Remembering Sept. 11
The Sept. 11 attacks on the twin towers in New York City have, two years afterward, left residents in the valley with mixed feelings – some say the memories will stay with them always while others say they’ve mostly forgotten about the disaster.
It has been two years now that the war on terrorism also became a theme in the hearts and minds of Americans around the world, and in the valley.
“When anniversaries come around, it hits people hard,” said Avon resident Josh Benedict. “Even though we, as humans, are so resilient, you still feel bad and are brought right back to that moment.”
For Avon resident Allison Krausen, the attacks will be in her memories for years to come. Krausen was a student at Princeton University and most of her friends and peers lived and worked in New York City.
“We hadn’t started school yet and there were a lot of memorials and vigils for the students at Princeton who died, Sept. 11,” she said. “The memory of it is still so intense. There were so many young kids who passed away in the fall of the towers.”
On the morning of the attacks, Krausen woke up early to go jogging – it was a normal day for her. One of her roommates had left town, headed for home in New York, and Krausen had no clue that the first tower had been hit by terrorists in a hijacked plane.
“I was running and then I heard a TV with the volume up pretty loudly,” she said. “The first thing I heard was the announcer saying, “We’re looking at what is left of the New York skyline.’ It was crazy.”
Most students on campus stood outside, trying with their cell-phones to reach people they knew or loved in New York.
“Everyone was in awe,” she said. “We were all sitting in front of the TV, watching it.”
The collapse of the twin towers had killed thousands of men and women. And the days and months after the attacks left many people in limbo, wondering what had happened to family members, friends and simple strangers caught in the tragedy.
Phone lines remained busy as people tried to reach those who might or might not have been trapped inside the buildings or who were harmed outside the crumbling inferno.
Several months later, after the wreckage had been cleared, Krausen went to Ground Zero.
“Walking past (Ground Zero), there was such an ominous feeling,” she said. “There were walls full of photographs and flowers everywhere. You don’t have to be there to appreciate the tragedy.”
Public safety officials from every state helped at Ground Zero, said Kathy Warren, spokeswoman for the Eagle River Fire Protection District.
“There were people standing on the sides of the roads lighting candles,” Warren said. “A lot of people helped with water and food so the firefighters wouldn’t get dehydrated.”

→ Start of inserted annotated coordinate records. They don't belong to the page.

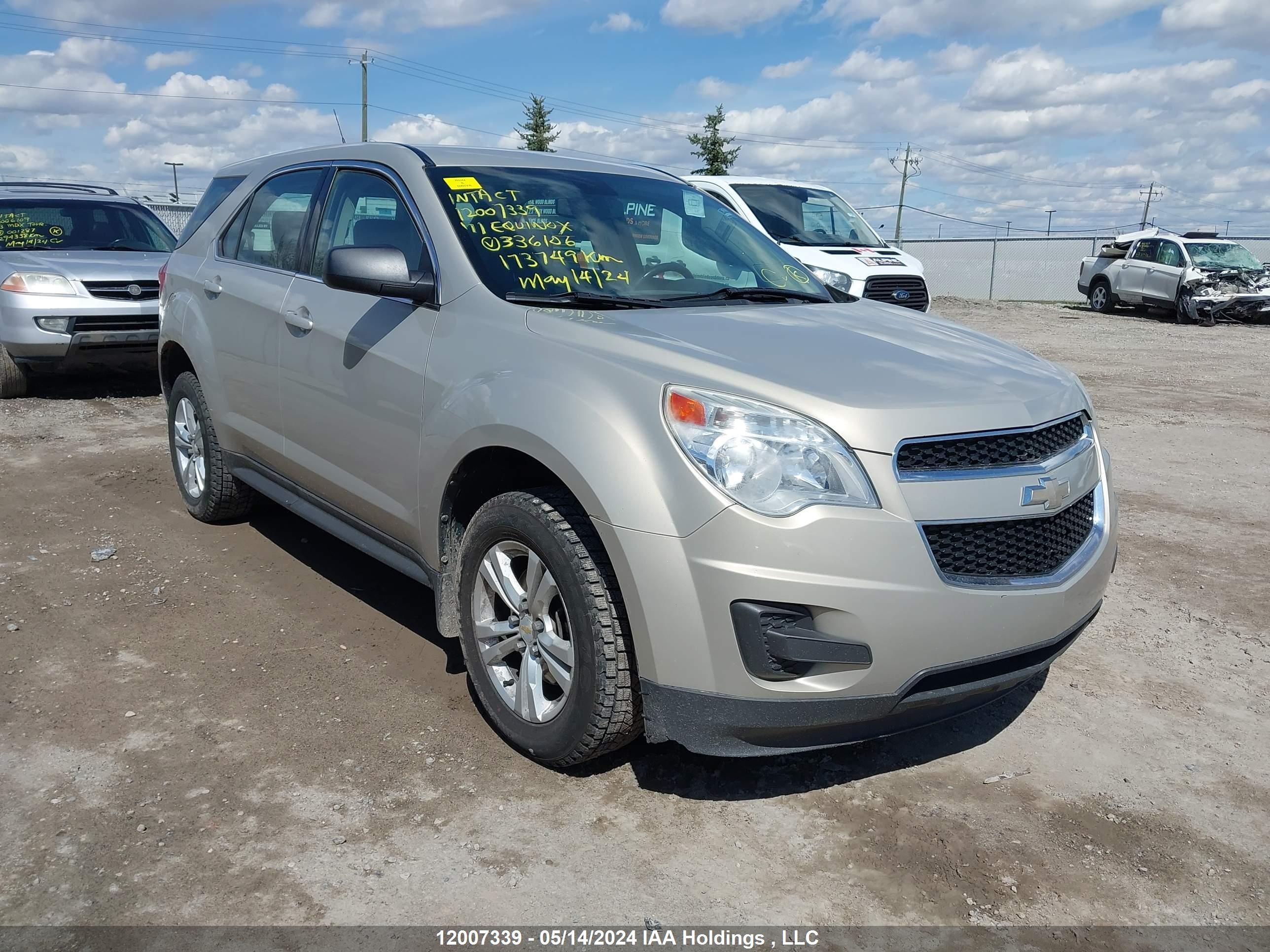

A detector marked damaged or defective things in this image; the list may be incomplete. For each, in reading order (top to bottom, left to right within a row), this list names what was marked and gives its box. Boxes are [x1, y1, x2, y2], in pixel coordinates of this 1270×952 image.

damaged vehicle [1073, 229, 1262, 327]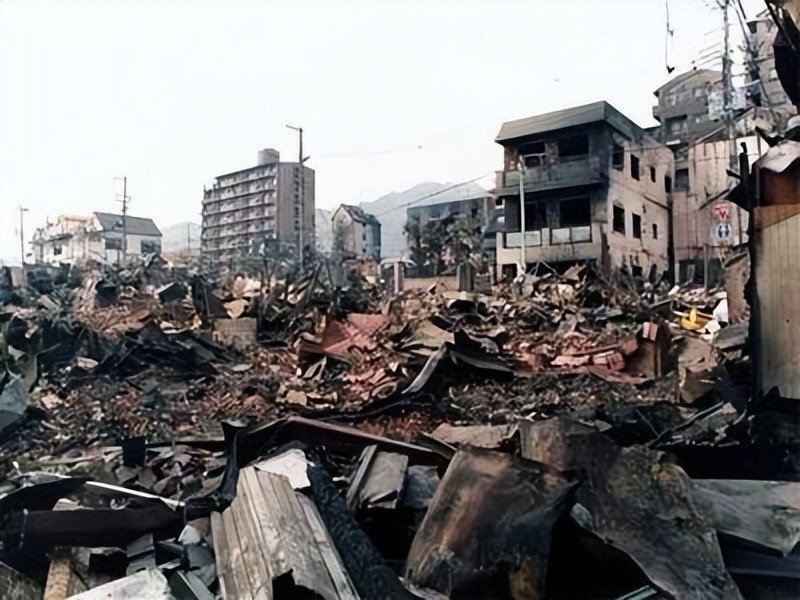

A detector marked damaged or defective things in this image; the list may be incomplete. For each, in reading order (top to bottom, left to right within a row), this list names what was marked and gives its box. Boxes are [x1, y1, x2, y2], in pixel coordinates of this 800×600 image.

burned debris [0, 258, 796, 600]
rusted metal fragment [406, 446, 576, 600]
rusted metal fragment [692, 480, 800, 556]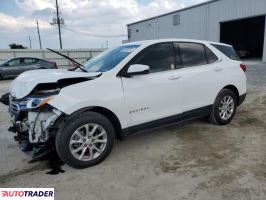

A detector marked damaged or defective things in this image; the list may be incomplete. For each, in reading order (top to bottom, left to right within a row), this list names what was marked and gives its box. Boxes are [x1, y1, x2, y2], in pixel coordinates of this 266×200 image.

crumpled hood [9, 69, 100, 99]
damaged white suv [2, 39, 247, 169]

Elementary school students who attended a presentation Wednesday at the Avon Library in commemoration of Sept. 11 said they also knew about the attacks from television.
Other residents, with friends who witnessed the attacks first-hand, said they are still haunted by the attacks.
“Even for us, looking at it reflectively, it’s horrible,” said Avon resident Michelle Benedict. “After the attacks, there were people walking around the city seeing posters of people missing in the attacks. Wives looking for their husbands. The people missing – all their families looking for them.”
It’s hard to think about, said Josh Benedict.
“You think of all the people right now, and it’s an anniversary for so many of them,” Benedict said. “Almost everyone knows someone involved in the attacks.”
And for others, the war on terrorism still is a cause worth fighting for, said Doug Tom, a Breckenridge resident who works in Avon.
But he also said that he’s bothered by the continued coverage of the attacks.
“How long are we going to keep on showing the towers falling?” he said. “How long is this going to last?”
Tom said he hadn’t thought about the attacks in a long time.
“It’s been two years already,” he said.
Vail resident John Foster appeared to agree.
“I think a lot of people have forgotten about it,” Foster said. “But I continue to support the troops, and (I support keeping) them out of harm’s way.
“I think the whole war on terrorism … I think we need to continue to put pressure on terrorists,” Foster said, “and tell them to give up and leave us alone.”